# Deal on a vintage Traynor - $450 firm



## JayK (Feb 18, 2020)

Kijiji - Buy, Sell & Save with Canada's #1 Local Classifieds


Visit Kijiji Classifieds to buy, sell, or trade almost anything! New and used items, cars, real estate, jobs, services, vacation rentals and more virtually anywhere.




www.kijiji.ca


----------



## MetalTele79 (Jul 20, 2020)

I sold one of these about a decade ago for $75. It's solid state and not that great. I feel like there are much better options available around the $500 point.


----------



## Mikev7305 (Jan 6, 2020)

I have one and i couldnt imagine it being worth more than $100


----------



## Frenchy99 (Oct 15, 2016)

Is this add a joke ???


----------



## colchar (May 22, 2010)

Frenchy99 said:


> Is this add a joke ???



It has to be. He also has a tube Marshall available for $800 so the Traynor ad has to be an attempt at humour.


----------



## tomee2 (Feb 27, 2017)

Johan Segeborn fan I guess... not worth more than $50 to me though.


----------



## Granny Gremlin (Jun 3, 2016)

The TS series has become popular with punk/metal/noise kids in that last few years. I can think of one known local musician who uses them exclusively and collects them; he may have helped with the trend. They have a cool sound, especially the bigger ones (more features, better EQ and more full range speakers to translate that). Personally it's not a tone I want all the time, but when it's right it's right. Also good pedal platforms if you run them clean (and you can cuz solid state).

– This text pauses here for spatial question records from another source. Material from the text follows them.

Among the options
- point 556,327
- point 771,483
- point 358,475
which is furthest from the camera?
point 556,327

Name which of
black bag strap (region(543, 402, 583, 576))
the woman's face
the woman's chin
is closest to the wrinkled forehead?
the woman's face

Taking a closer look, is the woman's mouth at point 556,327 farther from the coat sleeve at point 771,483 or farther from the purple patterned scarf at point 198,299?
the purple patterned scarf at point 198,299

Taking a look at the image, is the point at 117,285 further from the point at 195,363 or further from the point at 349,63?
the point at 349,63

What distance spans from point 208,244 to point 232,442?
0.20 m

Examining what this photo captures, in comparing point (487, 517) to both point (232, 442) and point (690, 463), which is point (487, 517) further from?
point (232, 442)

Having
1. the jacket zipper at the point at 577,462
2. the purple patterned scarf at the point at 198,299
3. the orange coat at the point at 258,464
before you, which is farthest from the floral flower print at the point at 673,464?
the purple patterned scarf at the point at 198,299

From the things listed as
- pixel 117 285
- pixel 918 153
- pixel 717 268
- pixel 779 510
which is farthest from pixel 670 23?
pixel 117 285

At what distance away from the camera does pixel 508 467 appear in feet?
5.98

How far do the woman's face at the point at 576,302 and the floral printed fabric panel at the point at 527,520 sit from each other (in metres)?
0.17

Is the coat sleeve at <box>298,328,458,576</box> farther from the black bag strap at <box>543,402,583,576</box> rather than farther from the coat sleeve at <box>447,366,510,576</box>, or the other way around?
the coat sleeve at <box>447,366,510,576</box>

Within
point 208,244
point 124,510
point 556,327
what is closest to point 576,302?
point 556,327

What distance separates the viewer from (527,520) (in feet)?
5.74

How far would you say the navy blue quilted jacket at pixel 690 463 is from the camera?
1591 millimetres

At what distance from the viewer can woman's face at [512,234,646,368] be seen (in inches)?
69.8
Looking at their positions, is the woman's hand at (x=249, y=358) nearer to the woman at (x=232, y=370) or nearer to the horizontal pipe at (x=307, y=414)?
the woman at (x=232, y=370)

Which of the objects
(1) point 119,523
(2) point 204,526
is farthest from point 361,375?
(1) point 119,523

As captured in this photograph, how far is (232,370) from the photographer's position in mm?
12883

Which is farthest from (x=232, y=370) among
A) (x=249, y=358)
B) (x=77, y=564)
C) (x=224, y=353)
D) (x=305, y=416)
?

Even with that taken into account, this is stupid overpriced. I've seen TS-25s recently in popular shops for 250-350 and thought even that was getting ahead of the market. There are also some big guns in that series (including a 200 watt head IIRC).

1-200 would be about right, with closer to 100 for a TS-15 which is the basic bitch of the series. I mean get a similarly powered amp for cheaper; even a Peavey Rage will cost that much.

Word of warning though, these were cheap amps so bought by kids and abused, and they're now 40-50 years old. The power sections can easily fry because the power transistors are attached to the amp chassis as a heat sink. Heat and time can cause the thermal compound that Traynor used (couples the transistor to the chassis for heat disipation) to dry out and crumble away so they overheat. Easy fix and you can still get the transistors ($5 each; remember to grab some compound as well). If this is the case with one of the 2 power transistors (push pull like a tube amp), the breaker will refuse to let the amp stay on for more than 30s-1m but it will otherwise mostly work until then (for progressively shorter and shorter periods of time) - take the deal for the 'dead' amp. Not sure what happens if both blown ( the breaker probably still goes but you def won't get signal at all).


----------



## gtone (Nov 1, 2009)

Guarantee he won't be sad to see it go if some fool paid him $450, ha ha...


----------



## JayK (Feb 18, 2020)

I don't think the ad is a joke. I think it is some overly optimistic gear hustling due to Johan Segeborn's praise.
They are cool amps though, I bought a pair pretty cheap a couple years ago. Seller had two and I was going to pick just one, but they each sounded different and now I sometimes play them in stereo. Cool agressive tone. Definitely cheap SS sounding, but in a good way once you figure them out (if that makes sense).


----------



## laristotle (Aug 29, 2019)

A few years back, I sold a TS-25 for $80 and a TS-25B for $90.
At the time, I felt guilty asking so much. lol


----------



## dropthebeat (Apr 29, 2009)

So I completely adore these amps. I have a TS25, a TS50b and a ridiculous TS200 and look forward to adding a 15 and a 50 to the pile someday. I put a decent Alnico speaker in the 25 and although it's definitely a particular tone, it easily hangs with any of the 50ish amps I've owned. Using the 25 in tandem with a DRRI loaded with a very clean speaker, I'm happier than I've ever been with my tone in 20+ years of playing.

$450 is a joke, though. This is a $150 amp on a very good day.

Good luck to the seller, I guess.


----------



## Frenchy99 (Oct 15, 2016)

Dont get me wrong. I do like these amps. I have a TS-25B combo and the TS-200 but would never pay $450 for a TS-15...

The asking price is a joke.


----------



## butterknucket (Feb 5, 2006)

Yeah, my younger cousin had one of those back in the 90's. I thought it was a piece of junk. 

I'm not sure why people think these are so great all of a sudden.


----------



## tomee2 (Feb 27, 2017)

Close mic, and added reverb in Cubase so it sounds real big.


----------